Can Beef Ever Be Sustainable?

November 6, 2025

We want burgers without the guilt — but the math just isn’t adding up.

Beef is often called the most damaging food on the planet — responsible for nearly 15% of global greenhouse emissions and using massive amounts of land and freshwater. If beef were a country, it would be the world’s third-largest emitter.

Still, we love it. So the question keeps resurfacing:

Can we keep eating beef without wrecking the planet?

Advocates of “regenerative” beef say yes. But the science paints a harder truth.

The promise of regenerative grazing

The idea comes from Allan Savory, who claims that rotating cattle across grasslands — imitating natural migrations — can heal soil and reduce emissions.

The pitch is seductive:

  • healthier soil
  • more biodiversity
  • carbon pulled from the atmosphere
  • happier animals, “better” beef

Regenerative grazing sounds like a win-win. Eat more beef and save the planet? Who wouldn’t want that?

Where the science cracks

Studies agree: healthy soil can store carbon. But not nearly enough to counter the methane cows emit.

A major review found regenerative grazing can offset only 20–60% of emissions — meaning we still end up with a carbon surplus.

And soils eventually hit a limit. After a few decades, they stop absorbing additional carbon. Methane, however, keeps coming.

Even more striking: net-zero beef systems were found in just 2% of cases across nearly 300 studies.

That’s not a solution. That’s wishful thinking.

The land problem

Even if grazing helped with emissions, there’s another constraint: land.

Regenerative beef can take 2.5× more land than conventional feedlot beef.

Why? Cows on pasture grow more slowly. They live longer, require more land, and emit more methane over their lifetime.

One researcher put it plainly:

“Grass-fed cows emit more because they take longer to finish.”

We simply don’t have enough global land to regenerate our way out of beef demand.
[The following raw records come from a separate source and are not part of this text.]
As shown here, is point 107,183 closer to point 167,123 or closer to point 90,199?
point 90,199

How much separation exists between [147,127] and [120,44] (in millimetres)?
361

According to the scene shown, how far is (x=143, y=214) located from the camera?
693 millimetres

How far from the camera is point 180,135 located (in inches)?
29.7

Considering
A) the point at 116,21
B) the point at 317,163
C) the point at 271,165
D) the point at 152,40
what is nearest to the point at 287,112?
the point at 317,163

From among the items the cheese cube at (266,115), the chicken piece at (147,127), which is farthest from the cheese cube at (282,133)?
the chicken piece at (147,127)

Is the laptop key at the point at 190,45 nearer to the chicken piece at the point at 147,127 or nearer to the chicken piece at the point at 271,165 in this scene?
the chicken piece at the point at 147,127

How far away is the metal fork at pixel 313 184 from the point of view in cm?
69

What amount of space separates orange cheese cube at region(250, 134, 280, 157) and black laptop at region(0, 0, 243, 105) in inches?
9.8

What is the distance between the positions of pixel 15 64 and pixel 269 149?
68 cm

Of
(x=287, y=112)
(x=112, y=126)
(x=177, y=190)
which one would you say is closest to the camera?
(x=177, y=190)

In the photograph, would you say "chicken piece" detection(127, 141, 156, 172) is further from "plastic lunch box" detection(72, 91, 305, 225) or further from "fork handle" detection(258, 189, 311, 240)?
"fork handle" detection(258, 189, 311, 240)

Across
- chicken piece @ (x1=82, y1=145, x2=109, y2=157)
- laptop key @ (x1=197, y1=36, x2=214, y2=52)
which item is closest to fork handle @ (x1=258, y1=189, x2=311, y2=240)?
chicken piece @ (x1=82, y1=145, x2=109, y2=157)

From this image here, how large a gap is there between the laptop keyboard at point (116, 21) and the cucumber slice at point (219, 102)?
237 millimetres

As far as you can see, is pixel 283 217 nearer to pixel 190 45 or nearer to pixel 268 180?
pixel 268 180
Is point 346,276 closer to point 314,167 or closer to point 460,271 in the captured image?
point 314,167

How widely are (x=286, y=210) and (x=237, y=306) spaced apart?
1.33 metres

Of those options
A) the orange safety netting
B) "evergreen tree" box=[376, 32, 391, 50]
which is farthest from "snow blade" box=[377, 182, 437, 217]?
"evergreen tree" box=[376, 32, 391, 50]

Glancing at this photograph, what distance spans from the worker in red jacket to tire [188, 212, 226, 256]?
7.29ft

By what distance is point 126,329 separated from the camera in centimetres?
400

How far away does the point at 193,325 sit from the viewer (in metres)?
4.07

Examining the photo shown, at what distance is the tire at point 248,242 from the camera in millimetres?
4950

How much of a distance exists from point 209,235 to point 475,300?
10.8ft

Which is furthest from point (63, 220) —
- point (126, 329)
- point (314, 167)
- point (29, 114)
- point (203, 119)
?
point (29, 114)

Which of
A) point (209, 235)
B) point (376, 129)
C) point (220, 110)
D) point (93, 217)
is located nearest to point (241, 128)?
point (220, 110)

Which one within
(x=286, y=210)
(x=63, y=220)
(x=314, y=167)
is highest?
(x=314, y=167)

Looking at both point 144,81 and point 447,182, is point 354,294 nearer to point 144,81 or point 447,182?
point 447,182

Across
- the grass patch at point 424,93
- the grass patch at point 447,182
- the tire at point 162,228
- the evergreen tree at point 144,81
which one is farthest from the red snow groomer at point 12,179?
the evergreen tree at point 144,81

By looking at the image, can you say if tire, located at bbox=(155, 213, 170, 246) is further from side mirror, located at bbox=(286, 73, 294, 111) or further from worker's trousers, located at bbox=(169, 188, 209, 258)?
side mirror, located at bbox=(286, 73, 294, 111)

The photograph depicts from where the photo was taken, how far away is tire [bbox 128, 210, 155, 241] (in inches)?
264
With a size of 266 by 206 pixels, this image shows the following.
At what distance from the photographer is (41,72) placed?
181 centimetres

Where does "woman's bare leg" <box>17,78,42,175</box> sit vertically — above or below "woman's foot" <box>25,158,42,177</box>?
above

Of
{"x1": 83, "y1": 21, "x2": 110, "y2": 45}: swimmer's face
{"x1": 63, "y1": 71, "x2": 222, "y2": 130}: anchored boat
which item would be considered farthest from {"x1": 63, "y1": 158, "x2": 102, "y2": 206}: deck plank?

If the world ate like high-consumption countries…

If everyone ate beef at the same rate as the highest-consumption countries:

We would need all habitable land on Earth — and still be short.

We’d lose forests, wetlands, grasslands — and the carbon sinks that protect us.

What if we used the land differently?

Instead of putting cattle on vast grazing lands, we could return that land to nature. Rewilding forests and wetlands captures more carbon than grazing ever could.

Sometimes the most sustainable beef… is less beef.

So what can we actually do?

Based on the evidence:

  • Eat less beef overall.
  • Shift to plant-forward meals.
  • Choose beef consciously, not habitually.

Plant-based proteins still beat beef — even its most “sustainable” version — every time.

And regenerative beef? It may have animal welfare benefits, and that matters. But climate-neutral beef remains a myth.

The most sustainable beef is the beef we choose less often.